▶ **Problem description**: List each line from the entries below that contains the word "choices".

▶ **Exercise material**:
+++

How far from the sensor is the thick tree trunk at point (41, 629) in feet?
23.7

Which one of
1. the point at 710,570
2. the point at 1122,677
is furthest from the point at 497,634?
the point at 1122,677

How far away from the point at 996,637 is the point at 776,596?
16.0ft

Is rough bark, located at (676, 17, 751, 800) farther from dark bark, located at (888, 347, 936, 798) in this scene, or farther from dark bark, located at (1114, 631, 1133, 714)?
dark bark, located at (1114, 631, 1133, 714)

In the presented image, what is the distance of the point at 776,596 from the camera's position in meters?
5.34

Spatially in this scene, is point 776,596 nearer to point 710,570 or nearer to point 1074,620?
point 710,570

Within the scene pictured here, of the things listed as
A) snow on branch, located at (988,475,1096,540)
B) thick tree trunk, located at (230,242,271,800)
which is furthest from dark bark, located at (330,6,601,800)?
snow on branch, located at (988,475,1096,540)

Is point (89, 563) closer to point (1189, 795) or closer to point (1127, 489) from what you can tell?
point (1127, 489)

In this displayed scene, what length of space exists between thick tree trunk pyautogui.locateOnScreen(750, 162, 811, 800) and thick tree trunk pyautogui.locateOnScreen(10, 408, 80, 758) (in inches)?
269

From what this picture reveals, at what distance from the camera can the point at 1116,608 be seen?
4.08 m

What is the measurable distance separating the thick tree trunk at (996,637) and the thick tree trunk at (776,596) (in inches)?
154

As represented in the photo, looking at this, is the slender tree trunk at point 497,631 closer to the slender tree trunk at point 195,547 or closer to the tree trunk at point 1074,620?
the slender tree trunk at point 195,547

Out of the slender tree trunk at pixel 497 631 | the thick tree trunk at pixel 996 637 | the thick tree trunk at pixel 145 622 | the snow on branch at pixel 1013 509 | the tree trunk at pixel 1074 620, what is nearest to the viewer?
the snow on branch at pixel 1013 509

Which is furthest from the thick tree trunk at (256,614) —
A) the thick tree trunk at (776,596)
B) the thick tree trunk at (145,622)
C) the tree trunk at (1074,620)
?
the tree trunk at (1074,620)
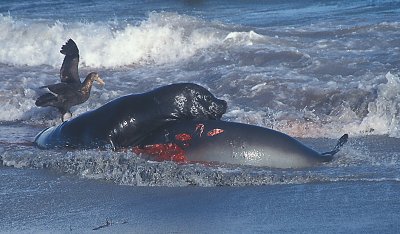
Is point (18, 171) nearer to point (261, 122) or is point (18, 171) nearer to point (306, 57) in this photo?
point (261, 122)

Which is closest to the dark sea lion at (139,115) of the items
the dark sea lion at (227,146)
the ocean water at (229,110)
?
the dark sea lion at (227,146)

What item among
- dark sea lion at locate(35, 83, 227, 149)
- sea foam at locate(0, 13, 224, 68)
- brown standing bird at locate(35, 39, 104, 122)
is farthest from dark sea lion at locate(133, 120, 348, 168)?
sea foam at locate(0, 13, 224, 68)

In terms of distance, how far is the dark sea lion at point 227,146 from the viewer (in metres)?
7.90

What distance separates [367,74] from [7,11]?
1463 centimetres

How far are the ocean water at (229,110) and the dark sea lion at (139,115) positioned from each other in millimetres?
320

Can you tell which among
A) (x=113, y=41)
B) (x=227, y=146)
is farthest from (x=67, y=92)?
(x=113, y=41)

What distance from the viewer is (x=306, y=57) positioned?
1375 cm

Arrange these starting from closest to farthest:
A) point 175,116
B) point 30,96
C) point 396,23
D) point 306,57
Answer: point 175,116
point 30,96
point 306,57
point 396,23

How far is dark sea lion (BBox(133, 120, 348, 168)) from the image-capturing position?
790 cm

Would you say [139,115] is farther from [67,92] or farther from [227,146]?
[67,92]

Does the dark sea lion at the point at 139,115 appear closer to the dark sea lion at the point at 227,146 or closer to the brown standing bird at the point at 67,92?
the dark sea lion at the point at 227,146

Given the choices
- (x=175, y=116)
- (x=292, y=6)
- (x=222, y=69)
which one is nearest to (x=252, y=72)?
(x=222, y=69)

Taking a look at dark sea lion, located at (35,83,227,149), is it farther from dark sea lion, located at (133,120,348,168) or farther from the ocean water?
the ocean water

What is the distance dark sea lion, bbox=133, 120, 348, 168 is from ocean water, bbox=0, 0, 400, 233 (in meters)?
0.20
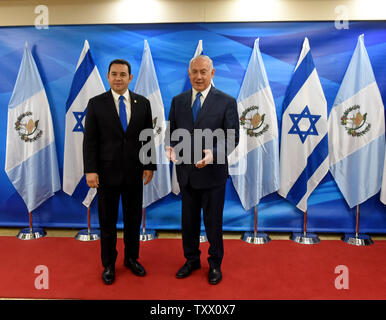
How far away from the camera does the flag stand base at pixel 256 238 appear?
3.74m

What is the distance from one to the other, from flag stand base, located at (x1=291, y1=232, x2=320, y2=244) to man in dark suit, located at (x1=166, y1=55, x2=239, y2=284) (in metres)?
1.41

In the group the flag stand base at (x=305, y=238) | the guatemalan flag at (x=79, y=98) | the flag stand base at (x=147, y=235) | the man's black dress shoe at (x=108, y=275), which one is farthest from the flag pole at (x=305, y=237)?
the guatemalan flag at (x=79, y=98)

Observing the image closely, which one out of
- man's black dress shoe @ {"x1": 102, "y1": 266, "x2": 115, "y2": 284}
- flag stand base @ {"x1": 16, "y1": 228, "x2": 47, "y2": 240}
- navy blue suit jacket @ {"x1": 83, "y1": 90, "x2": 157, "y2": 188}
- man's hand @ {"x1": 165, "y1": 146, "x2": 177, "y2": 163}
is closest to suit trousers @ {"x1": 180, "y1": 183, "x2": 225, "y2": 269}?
man's hand @ {"x1": 165, "y1": 146, "x2": 177, "y2": 163}

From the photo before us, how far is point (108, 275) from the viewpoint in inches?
105

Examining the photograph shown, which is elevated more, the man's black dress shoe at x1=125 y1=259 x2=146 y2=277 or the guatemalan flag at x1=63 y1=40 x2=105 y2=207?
the guatemalan flag at x1=63 y1=40 x2=105 y2=207

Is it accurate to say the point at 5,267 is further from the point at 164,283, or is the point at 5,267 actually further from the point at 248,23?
the point at 248,23

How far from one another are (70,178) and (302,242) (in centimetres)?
274

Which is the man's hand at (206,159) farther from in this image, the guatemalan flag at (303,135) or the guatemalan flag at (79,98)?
the guatemalan flag at (79,98)

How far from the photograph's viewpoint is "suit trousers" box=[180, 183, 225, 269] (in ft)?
8.83

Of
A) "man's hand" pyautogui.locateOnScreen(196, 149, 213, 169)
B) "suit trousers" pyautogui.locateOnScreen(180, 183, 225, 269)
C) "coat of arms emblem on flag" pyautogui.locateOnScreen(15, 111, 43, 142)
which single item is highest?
"coat of arms emblem on flag" pyautogui.locateOnScreen(15, 111, 43, 142)

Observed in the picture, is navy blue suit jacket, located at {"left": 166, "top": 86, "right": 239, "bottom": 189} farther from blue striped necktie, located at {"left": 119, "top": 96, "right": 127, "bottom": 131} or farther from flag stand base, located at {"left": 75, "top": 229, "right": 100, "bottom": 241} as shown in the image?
flag stand base, located at {"left": 75, "top": 229, "right": 100, "bottom": 241}

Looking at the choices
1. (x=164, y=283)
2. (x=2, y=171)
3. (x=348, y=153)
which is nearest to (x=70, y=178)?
(x=2, y=171)

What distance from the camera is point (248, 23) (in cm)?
385

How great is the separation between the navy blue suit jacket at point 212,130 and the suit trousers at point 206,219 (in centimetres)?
9
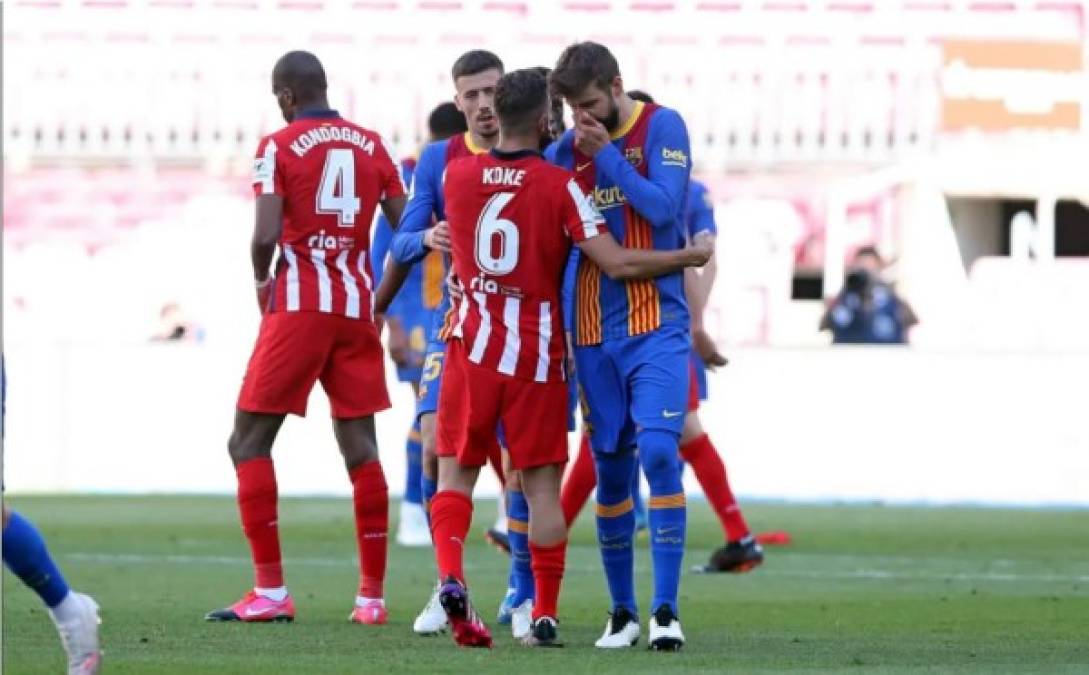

+++

▶ **Solution for this problem**:
Given the choices
Looking at the choices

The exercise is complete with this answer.